At 4:10 AM , Blogger Snickollet said...

I've considered buying this album and have not yet taken the plunge. I think you just tipped the scales for me.

As for the school thing, I have very strong feelings about supporting public schools, so I would choose one of the two public options. I cannot get past the elitism of private education, and I'm pretty much convinced that a smart kid with a smart parent (such as your daughter) will get a good education in the public schools. Where you see weaknesses in the curriculum, you can supplement at home.

But that is, of course, just me.

 
At 6:11 AM , Blogger Visiting Prof said...

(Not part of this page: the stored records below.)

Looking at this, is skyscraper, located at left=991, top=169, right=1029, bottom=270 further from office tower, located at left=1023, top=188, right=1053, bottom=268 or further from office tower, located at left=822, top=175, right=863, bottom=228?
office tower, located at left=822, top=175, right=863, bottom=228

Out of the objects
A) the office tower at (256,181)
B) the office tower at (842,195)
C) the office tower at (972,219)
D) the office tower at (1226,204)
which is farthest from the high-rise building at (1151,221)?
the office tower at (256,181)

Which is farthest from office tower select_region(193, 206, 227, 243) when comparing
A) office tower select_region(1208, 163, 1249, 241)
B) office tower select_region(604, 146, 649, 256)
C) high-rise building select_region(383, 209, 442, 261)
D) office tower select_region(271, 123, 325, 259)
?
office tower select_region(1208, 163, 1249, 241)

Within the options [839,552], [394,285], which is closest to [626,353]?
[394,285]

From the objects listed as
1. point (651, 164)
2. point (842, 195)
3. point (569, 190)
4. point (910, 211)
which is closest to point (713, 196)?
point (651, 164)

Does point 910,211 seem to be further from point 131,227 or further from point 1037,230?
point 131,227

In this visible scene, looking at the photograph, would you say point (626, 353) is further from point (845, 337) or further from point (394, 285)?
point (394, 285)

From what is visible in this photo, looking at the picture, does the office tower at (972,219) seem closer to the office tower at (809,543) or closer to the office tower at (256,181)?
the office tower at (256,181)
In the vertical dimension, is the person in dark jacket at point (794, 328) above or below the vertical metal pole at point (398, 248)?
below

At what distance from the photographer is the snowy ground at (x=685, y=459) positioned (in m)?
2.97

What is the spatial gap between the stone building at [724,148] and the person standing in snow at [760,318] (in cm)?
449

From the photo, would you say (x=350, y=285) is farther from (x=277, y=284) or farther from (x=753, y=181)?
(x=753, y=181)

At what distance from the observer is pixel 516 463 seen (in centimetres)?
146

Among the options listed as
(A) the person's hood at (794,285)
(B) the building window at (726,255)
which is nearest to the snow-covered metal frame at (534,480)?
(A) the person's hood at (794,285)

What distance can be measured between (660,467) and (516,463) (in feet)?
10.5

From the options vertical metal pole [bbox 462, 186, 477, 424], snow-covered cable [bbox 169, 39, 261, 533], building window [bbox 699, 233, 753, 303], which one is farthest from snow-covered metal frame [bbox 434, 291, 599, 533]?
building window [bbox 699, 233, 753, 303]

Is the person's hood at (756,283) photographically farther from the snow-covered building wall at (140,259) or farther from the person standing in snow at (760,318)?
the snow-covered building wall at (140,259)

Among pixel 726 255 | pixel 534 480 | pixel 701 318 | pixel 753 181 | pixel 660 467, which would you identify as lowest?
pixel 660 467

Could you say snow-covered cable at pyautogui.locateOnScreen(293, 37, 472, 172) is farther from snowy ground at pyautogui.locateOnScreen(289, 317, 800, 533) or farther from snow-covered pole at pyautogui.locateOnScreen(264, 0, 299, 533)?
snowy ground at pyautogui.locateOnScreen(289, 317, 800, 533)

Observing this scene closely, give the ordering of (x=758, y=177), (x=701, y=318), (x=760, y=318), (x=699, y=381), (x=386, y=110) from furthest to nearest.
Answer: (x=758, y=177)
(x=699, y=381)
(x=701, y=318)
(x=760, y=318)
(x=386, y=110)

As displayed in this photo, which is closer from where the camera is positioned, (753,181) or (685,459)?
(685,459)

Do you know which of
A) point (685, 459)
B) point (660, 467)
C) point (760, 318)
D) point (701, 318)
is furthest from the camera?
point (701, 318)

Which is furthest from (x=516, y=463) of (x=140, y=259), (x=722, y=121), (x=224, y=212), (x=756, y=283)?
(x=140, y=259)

You may also want to check out Sharon Jones and the Dap Kings. They (the Kings, not Jones) are Winehouse's backup band, and they kick butt. Also, they (Jones AND the Kings) are amazing in that they are an unreconstructed, non-ironic soul/funk band circa 1972. I hate dancing, yet even they make me want to get stupid.

 
At 6:57 AM , Blogger Unknown said...

Snick--
I SO hear you on the elitism thing; I spent two days planning to choose a public school and then bounced back. I like the image of us as part of our local public school community and am anxious about the (rich) families at the private school. Although there is a "hippie" quality to the private school that helps...

VisProf,
Yes, I read about Sharon Jones (she's mentioned, thank heavens, in most of the reviews/discussions of Winehouse and the Kings) and she is on my list. I could use some "get stupid" right about now!

 
At 8:55 AM , Anonymous Anonymous said...

Thanks for the review, it's next on my download list now.